### Set exercise 1
Put every line of the entries below, from the line containing "From nearest through farthest, how should" down to the line containing "2387 millimetres", both included, into a Markdown table with the columns Row and Line, and omit blank lines.

As a former IT manager responsibile for 2800 desk and laptops I would tell you that the only way to go is Outlook. It is industrial strength as far as the Microsoft products. You can import you Outlook express files and address book into Outlook. Yes, there are alternatives however there are not as many tools and add-ons available. It is far easier to manage both addresses and calendaring with Outlook. Products such as McAfee security suite work better with Outlook than Outlook Express.
Take Care,
Tripp


----------



## Y-Guy (Jan 30, 2004)

At work we use Outlook. At home I ditched Outlook Express and moved to Thundrebird, but as of this week I began using Gmail. Gmail allows me to get all my POP3 email, and send out using that account - nobody knows my emails come from Gmail. The archive feature is great and when I go between work and home I still have full access to my emails. It has a Calendar and now has Docs & Spreadsheets too. I am so used to using the others this is a bit different but I really like it. With 2GB of storage I'm not worried about running out of space anytime either.


----------



## Oregon_Camper (Sep 13, 2004)

If you have Outlook use that. Must better in the long run. Importing in your old email/contact/tasks/etc....will be a breeze.


----------



## Lady Di (Oct 28, 2005)

I too have a question.

I had a trial version of Outlook. Now the trial is over, and I can't send mail unless I buy the full version which isn't cheap.

Am I stuck either buying the full version, or reloading everything into Outlook Express so I don't have to buy right now?


----------



## Doxie-Doglover-Too (Jan 25, 2007)

Y-Guy said:


> At work we use Outlook. At home I ditched Outlook Express and moved to Thundrebird, but as of this week I began using Gmail. Gmail allows me to get all my POP3 email, and send out using that account - nobody knows my emails come from Gmail. The archive feature is great and when I go between work and home I still have full access to my emails. It has a Calendar and now has Docs & Spreadsheets too. I am so used to using the others this is a bit different but I really like it. With 2GB of storage I'm not worried about running out of space anytime either.


thanks for the input everyone. I am going to research the whole browser switch, being a creature of habit, all these changes are making me imbalanced!







I have thought about gmail too. With Charter I can always get my email from anywhere, just don't have access to my folders, etc. I need to decide soon I think. I knew OE had security issues but didn't know Outlook does.

(did you have your home on wheels on the the Boulevard last weekend, going North? saw a NICE one and thought maybe it was you, it took up the whole boulevard!







)


----------

### Provided material
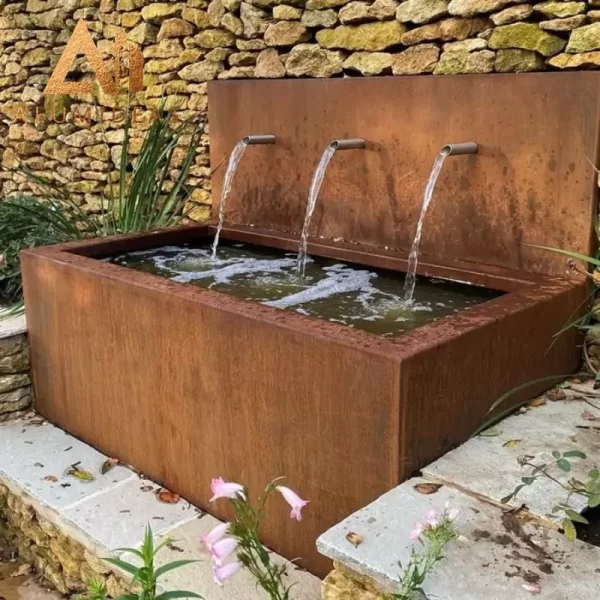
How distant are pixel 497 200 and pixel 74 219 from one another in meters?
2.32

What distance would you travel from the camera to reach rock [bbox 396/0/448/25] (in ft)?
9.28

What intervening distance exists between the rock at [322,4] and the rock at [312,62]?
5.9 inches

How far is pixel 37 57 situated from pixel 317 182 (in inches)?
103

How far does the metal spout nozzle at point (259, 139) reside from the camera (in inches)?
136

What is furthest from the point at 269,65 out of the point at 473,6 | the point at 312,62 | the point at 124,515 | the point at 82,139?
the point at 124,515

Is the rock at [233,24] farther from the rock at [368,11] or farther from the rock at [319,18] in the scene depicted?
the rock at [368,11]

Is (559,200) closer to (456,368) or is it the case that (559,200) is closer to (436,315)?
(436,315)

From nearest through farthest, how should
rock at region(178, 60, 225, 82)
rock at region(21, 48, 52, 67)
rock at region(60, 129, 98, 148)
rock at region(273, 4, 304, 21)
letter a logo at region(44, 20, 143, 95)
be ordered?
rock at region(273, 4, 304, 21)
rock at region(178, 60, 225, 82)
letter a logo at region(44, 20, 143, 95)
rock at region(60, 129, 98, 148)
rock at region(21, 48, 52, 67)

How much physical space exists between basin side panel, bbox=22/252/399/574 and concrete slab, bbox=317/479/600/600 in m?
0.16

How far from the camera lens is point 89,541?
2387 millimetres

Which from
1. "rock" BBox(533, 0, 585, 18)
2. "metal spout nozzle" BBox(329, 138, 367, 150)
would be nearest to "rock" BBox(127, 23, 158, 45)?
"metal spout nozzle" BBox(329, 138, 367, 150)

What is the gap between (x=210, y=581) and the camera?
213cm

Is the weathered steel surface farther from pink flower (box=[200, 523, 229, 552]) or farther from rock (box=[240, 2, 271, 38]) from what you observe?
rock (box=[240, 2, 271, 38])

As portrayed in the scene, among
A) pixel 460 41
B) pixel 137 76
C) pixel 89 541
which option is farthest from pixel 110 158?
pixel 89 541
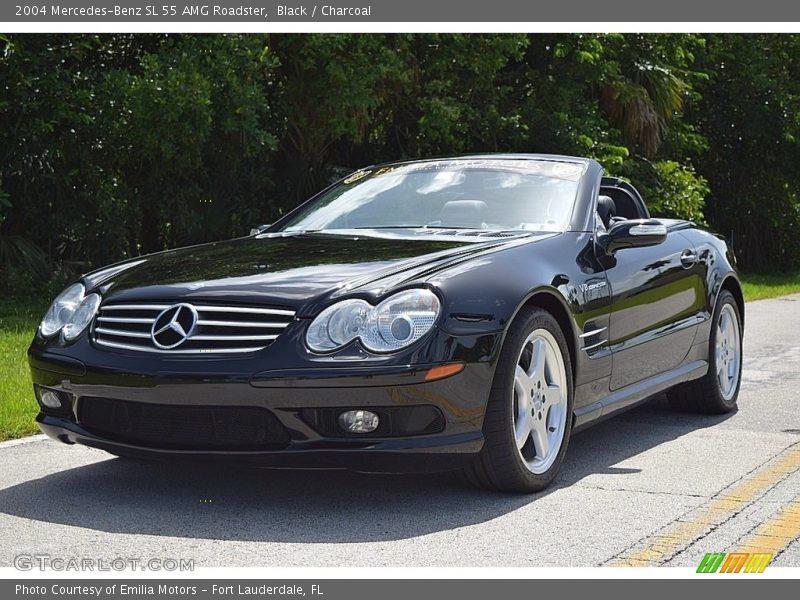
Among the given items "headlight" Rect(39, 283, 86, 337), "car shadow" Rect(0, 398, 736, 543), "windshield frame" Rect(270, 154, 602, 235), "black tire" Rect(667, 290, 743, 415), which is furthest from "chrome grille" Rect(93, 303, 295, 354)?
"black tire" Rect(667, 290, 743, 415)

### Set exercise 2
Output, without any change, everything in the forum thread from "I too have a" down to "(Jan 25, 2007)".

### Task result 1
| Row | Line |
|---|---|
| 1 | From nearest through farthest, how should |
| 2 | rock at region(178, 60, 225, 82) |
| 3 | rock at region(21, 48, 52, 67) |
| 4 | rock at region(60, 129, 98, 148) |
| 5 | rock at region(273, 4, 304, 21) |
| 6 | letter a logo at region(44, 20, 143, 95) |
| 7 | be ordered? |
| 8 | rock at region(273, 4, 304, 21) |
| 9 | rock at region(178, 60, 225, 82) |
| 10 | letter a logo at region(44, 20, 143, 95) |
| 11 | rock at region(60, 129, 98, 148) |
| 12 | rock at region(21, 48, 52, 67) |
| 13 | How much physical space exists between basin side panel, bbox=22/252/399/574 and concrete slab, bbox=317/479/600/600 in m? |
| 14 | 0.16 |
| 15 | How far from the camera lens is point 89,541? |
| 16 | 2387 millimetres |

### Task result 2
I too have a question.

I had a trial version of Outlook. Now the trial is over, and I can't send mail unless I buy the full version which isn't cheap.

Am I stuck either buying the full version, or reloading everything into Outlook Express so I don't have to buy right now?


----------



## Doxie-Doglover-Too (Jan 25, 2007)